Poema Terceiro


Poema Terceiro
Rua Garay
Intuí eu que a rua Garay do conto de Borges
Fosse  a mesma que  homenageia o Explorador Espanhol Juan Garay,
Não vou falar neste ícone, desconheço completamente sua importância para a América do Sul... Não quero cometer injustiças.
Mas, vou contar brevemente a desonra cometida recentemente  contra a memória de
Castelo Branco
Sua Avenida foi arbitrariamente renomeada, de Avenida Castelo Branco para Avenida da Legalidade e da Democracia, um erro terrível que pode ainda ser corrigido e que terá resposta. Querem homenagear a Legalidade que lutava inicialmente pela manutenção de um governo, posteriormente pela Ditadura do Proletariado( então não entendo muito Legalidade e Democracia no mesmo endereço), construam suas avenidas... A Esquerda brasileira está no poder a 30 e poucos anos e fez um dos maiores ataques contra a economia popular de todos os tempos, um terrível assalto aos cofres públicos usando Estatais para enriquecer políticos e sua corja de aliados. Estes arrogantes políticos querem fazer a população esquecer e ou  odiar Castelo Branco, mas na medida em que suas tramoias e falcatruas aparecem o povo se assusta e quer saber onde está e quem é hoje Castelo Branco.
No Alefh conheci Juan Garay, ele vigia cada passo dado em suas ruas, em suas avenidas, em seu país... Sabe tudo de tudo, zela e acompanha seu povo... Acompanhou atentamente o conto de Borges, sua beleza e o bom serviço que este nobre cidadão prestou a Literatura Universal a Argentina. Sentou junto na saletinha e viu em todos os trinta de abril as fotografias, acompanhou as conversas, os amores furtivos, leu e inspirou as cartas poemas, as dúvidas e as ações. Zela pelas coisas da Terra, lá de seu Aleph.

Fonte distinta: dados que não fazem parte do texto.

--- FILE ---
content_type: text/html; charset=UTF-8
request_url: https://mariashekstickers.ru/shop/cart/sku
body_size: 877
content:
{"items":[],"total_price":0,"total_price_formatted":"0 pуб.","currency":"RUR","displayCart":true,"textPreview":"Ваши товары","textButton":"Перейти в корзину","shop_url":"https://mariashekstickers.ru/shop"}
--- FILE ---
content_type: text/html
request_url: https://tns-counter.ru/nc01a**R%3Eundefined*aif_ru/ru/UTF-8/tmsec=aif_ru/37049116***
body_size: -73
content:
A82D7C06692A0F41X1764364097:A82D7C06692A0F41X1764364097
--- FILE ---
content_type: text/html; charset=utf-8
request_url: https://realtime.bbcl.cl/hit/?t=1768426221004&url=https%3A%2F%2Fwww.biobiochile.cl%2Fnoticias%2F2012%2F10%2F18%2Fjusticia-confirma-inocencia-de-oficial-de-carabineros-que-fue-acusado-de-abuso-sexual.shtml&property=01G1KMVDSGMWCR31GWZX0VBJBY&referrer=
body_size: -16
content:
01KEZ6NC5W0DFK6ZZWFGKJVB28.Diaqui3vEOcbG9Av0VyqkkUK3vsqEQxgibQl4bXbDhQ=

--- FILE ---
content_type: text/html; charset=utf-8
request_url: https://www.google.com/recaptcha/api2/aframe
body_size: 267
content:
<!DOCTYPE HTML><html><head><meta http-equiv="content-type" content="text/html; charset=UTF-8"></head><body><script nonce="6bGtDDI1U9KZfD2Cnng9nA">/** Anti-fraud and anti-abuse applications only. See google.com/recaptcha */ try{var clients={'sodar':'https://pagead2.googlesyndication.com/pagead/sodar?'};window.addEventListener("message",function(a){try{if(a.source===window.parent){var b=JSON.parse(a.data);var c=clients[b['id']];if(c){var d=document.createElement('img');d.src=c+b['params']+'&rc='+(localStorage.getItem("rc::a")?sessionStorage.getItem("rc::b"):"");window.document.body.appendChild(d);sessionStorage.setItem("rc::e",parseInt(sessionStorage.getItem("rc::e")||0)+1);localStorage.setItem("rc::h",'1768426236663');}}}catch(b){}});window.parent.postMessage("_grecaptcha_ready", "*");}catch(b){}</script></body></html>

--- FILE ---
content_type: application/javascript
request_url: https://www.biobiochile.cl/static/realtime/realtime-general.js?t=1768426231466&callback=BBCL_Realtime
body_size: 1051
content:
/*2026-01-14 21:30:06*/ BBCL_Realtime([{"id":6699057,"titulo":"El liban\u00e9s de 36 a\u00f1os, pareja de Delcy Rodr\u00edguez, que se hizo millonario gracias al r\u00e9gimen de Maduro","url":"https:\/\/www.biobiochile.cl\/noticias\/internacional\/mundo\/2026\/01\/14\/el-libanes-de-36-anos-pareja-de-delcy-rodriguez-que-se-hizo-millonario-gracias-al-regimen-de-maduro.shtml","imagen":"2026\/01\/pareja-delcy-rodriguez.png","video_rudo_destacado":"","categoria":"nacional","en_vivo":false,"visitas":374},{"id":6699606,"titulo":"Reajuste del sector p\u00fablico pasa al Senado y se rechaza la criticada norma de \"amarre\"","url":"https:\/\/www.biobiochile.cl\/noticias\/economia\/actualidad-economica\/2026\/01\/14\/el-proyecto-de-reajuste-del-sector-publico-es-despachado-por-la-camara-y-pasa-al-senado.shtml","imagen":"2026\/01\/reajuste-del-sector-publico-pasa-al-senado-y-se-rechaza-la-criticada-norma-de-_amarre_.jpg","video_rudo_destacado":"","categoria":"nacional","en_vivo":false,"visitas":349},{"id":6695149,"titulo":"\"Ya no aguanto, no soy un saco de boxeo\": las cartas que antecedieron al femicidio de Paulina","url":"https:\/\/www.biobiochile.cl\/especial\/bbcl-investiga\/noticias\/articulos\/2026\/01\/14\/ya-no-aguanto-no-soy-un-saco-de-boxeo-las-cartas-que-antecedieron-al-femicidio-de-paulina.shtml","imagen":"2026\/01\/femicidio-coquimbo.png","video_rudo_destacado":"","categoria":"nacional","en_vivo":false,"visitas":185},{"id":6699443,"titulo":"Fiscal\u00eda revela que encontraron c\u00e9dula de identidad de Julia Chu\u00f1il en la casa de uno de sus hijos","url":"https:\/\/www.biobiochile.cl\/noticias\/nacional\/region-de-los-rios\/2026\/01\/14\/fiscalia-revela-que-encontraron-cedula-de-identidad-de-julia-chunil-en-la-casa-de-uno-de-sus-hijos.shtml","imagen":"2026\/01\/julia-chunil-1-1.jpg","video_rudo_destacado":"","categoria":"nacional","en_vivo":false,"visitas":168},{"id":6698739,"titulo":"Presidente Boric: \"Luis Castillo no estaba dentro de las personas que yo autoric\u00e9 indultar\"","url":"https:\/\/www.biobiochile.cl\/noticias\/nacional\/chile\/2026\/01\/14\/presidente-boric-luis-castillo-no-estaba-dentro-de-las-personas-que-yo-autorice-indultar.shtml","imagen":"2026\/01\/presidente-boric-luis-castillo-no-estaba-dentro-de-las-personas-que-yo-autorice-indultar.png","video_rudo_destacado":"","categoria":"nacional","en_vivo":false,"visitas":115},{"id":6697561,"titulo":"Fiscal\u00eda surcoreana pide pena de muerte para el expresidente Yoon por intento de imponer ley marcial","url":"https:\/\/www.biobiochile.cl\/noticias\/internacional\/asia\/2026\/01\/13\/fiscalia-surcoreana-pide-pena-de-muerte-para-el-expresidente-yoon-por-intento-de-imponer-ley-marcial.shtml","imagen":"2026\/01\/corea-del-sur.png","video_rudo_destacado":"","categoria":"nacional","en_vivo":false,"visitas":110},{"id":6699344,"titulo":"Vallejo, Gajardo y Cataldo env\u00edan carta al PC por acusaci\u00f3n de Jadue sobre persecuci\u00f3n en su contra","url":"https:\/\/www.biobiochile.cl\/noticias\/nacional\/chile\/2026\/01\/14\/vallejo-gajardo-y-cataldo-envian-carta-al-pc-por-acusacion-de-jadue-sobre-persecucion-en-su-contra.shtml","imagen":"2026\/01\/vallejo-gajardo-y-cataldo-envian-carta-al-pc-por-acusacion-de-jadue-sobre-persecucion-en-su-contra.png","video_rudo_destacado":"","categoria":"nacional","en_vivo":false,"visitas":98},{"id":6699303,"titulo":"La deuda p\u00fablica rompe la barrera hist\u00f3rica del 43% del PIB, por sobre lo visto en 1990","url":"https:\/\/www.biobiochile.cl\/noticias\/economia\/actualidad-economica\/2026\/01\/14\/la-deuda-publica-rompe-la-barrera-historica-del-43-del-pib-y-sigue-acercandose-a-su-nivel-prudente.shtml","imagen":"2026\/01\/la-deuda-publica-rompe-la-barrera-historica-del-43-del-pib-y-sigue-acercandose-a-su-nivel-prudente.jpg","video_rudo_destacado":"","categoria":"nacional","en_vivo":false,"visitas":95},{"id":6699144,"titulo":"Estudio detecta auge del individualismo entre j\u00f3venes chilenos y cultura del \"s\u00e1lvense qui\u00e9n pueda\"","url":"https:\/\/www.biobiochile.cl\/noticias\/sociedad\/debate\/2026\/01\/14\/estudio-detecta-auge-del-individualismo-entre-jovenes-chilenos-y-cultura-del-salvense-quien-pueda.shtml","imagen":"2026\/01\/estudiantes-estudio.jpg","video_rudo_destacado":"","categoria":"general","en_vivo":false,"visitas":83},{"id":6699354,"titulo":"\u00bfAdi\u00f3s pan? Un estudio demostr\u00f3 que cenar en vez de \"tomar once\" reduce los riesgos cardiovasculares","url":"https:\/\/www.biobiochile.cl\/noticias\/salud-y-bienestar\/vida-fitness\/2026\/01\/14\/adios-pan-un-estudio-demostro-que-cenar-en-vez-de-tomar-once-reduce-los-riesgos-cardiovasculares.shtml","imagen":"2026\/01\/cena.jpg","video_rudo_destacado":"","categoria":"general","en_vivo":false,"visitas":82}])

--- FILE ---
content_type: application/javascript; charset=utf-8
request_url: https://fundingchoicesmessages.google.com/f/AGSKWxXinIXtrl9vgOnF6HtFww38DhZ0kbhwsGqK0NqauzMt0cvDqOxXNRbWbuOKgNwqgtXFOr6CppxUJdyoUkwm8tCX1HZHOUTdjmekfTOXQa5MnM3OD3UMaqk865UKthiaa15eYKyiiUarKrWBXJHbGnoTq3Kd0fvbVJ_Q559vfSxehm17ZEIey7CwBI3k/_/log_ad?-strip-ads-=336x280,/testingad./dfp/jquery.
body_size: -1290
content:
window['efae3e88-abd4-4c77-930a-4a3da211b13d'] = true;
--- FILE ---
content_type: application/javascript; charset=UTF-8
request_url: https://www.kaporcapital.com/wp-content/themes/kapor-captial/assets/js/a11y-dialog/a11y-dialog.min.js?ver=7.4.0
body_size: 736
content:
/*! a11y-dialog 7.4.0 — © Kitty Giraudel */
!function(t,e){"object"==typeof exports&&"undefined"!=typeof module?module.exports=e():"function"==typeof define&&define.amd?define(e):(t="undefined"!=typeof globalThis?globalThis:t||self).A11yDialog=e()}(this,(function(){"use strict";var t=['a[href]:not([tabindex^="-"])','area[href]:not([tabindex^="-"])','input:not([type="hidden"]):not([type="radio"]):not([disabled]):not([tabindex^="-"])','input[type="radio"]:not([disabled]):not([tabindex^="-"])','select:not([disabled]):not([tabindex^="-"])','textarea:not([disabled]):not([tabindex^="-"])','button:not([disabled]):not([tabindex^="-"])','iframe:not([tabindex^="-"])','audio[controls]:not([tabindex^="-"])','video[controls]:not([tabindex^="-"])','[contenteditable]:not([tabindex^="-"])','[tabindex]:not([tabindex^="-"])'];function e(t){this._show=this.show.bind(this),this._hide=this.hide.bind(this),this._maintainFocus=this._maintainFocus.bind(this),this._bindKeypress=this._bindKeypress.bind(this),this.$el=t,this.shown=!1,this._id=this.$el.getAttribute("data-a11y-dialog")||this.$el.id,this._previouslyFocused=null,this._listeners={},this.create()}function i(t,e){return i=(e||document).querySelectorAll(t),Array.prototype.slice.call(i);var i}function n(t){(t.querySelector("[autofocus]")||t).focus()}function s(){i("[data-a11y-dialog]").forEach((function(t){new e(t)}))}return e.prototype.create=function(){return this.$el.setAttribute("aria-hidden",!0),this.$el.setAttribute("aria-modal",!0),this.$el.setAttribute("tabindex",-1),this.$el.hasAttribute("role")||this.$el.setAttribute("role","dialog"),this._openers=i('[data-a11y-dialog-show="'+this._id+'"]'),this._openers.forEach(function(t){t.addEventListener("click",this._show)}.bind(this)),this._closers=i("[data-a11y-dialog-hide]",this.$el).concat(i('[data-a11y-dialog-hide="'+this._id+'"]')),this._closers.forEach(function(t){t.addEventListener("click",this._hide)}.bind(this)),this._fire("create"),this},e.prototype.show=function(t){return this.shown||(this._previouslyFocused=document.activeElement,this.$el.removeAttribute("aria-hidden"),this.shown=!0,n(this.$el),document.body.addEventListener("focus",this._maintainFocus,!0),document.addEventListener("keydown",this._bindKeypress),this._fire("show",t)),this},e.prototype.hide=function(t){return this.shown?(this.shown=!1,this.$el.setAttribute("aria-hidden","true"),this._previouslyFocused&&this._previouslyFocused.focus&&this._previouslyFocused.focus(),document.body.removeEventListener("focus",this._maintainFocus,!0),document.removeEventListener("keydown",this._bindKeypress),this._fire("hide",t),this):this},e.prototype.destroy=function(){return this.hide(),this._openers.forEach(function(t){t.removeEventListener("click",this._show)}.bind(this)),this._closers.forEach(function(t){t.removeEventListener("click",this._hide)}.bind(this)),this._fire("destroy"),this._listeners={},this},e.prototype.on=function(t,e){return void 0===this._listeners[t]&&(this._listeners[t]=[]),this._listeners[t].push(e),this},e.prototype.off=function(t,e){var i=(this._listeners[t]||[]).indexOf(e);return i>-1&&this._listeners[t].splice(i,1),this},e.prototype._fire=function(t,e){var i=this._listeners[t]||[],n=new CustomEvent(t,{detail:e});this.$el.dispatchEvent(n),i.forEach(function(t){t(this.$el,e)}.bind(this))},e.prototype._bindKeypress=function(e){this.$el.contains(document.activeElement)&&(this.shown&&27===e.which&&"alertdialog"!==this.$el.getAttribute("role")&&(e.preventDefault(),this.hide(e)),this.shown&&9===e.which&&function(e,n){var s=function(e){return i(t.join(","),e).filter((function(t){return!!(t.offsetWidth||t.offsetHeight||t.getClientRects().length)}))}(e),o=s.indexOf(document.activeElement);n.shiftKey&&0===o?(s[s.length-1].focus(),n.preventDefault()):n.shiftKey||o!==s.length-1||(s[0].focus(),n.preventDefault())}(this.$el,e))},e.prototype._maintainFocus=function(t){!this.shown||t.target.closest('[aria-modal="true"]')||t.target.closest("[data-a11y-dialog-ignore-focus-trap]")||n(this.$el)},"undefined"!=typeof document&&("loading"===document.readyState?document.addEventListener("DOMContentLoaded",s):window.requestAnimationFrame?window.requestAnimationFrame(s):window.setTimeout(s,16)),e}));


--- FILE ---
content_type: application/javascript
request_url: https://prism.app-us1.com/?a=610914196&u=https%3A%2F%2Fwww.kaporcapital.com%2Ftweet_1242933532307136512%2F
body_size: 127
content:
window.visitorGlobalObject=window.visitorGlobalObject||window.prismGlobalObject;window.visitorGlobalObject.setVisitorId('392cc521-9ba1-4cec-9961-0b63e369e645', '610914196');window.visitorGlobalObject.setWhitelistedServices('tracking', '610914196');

Para toda ação há uma reação e Castelo  Branco está assistindo a tudo, está elaborando e montando uma reação, havia corrupção, inflação e “perigo leninista-marxista” na época, o perigo agora é o Lulopetismo, corrupção desenfreada, crise financeira profunda, desemprego e violência urbana,  na medida que os governos não combateram as milícias, gangs, contrabando, usaram esses mecanismos tortos  para fazer caixa dois e lavar dinheiro,  e a falácia de Mujica querendo usar o Brasil para impor a “Solução da China”, nem a China quer aqui impor a “Solução da China”, porque aquele país evoluiu e precisa de consumidores, quer o equilíbrio, não quer impor sua vontade, acredito. Mujica foi aparentemente um bom político para parte do Uruguai, parte já não é tão Mujicana assim. Ofenderam profundamente Castelo Branco por ódio, querem tirar deste período da história do Brasil a importância, querem sujar a memória para se vangloriar, isso é cutucar onça com vara curta... A guerra aqui não era fria, era entre militares de esquerda, querendo impor a ditadura do proletariado e militares de direita que impuseram a ditadura capitalista. Já haviam derrubado a Estátua de Costa e Silva, quem está colocando o povo contra as lideranças antigas?
Hoje as Musas são ativistas, não há mais musas em pedestais, elas e eles estão integrados a sociedade, isso é uma maravilha do tempo moderno, podem ser “Admiráveis e Humanas” ao mesmo tempo, cometer acertos e erros.
Nascer no Brasil, na Argentina ou em qualquer lugar é nascer Humano, parte da biodiversidade do Planeta Terra. Nosso sistema econômico precisa evoluir, deixar essa tacanhice antiga no passado e criar novas formas de relação entre capital, trabalho, geração de renda. Qual é o objetivo da vida humana? Porque estamos aqui?
A rua Garay é uma avenida que existe em todos os lugares, em cada lugar tem seu nome e sua história, não se ofendem os ícones a toa, eles respondem.